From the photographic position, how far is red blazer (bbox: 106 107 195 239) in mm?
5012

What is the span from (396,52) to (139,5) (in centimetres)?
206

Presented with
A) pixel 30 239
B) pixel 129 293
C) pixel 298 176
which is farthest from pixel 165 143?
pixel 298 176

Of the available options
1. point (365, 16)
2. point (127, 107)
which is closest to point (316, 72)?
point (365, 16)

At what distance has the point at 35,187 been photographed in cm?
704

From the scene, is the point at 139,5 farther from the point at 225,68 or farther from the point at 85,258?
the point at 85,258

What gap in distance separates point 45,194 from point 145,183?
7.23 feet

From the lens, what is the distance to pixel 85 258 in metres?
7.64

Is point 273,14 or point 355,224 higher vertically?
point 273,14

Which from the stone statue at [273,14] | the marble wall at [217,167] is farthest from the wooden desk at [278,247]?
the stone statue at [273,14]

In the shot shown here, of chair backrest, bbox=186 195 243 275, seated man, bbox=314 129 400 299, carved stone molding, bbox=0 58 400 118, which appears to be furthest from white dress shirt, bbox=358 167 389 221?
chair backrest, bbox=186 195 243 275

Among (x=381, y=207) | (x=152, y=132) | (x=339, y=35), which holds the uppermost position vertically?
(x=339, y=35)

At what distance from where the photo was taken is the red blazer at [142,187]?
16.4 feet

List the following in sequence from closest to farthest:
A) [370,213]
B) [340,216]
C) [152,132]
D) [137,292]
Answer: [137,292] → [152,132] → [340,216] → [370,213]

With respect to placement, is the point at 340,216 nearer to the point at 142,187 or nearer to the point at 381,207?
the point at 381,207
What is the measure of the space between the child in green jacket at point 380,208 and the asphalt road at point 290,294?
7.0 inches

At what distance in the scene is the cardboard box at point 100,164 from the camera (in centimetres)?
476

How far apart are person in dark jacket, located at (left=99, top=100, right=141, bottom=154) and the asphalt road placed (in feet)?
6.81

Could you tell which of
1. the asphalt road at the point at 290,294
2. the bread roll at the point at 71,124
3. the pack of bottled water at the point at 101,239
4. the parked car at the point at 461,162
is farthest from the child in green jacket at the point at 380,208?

==

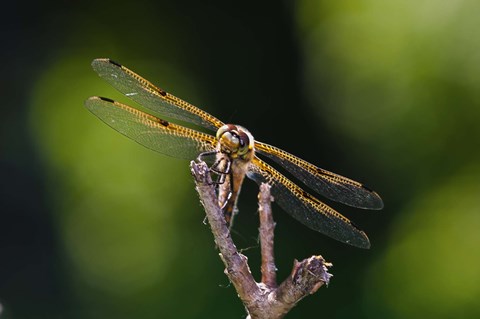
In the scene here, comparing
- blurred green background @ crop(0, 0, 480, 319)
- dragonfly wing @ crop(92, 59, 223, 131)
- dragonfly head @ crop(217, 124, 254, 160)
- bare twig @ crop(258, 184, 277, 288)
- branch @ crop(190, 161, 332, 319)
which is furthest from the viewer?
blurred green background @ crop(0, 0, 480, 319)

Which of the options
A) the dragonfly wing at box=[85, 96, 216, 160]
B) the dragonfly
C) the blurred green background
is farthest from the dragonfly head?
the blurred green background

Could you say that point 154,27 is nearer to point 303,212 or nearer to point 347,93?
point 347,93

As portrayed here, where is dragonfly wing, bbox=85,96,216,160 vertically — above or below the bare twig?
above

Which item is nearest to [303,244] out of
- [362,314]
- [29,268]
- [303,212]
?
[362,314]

--

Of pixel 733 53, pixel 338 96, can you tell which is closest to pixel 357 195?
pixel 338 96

* TASK INSTRUCTIONS:
How many lines of the rows contain the string "above", with case counting? Reply with the number alone.

* SOLVED PROBLEM:
2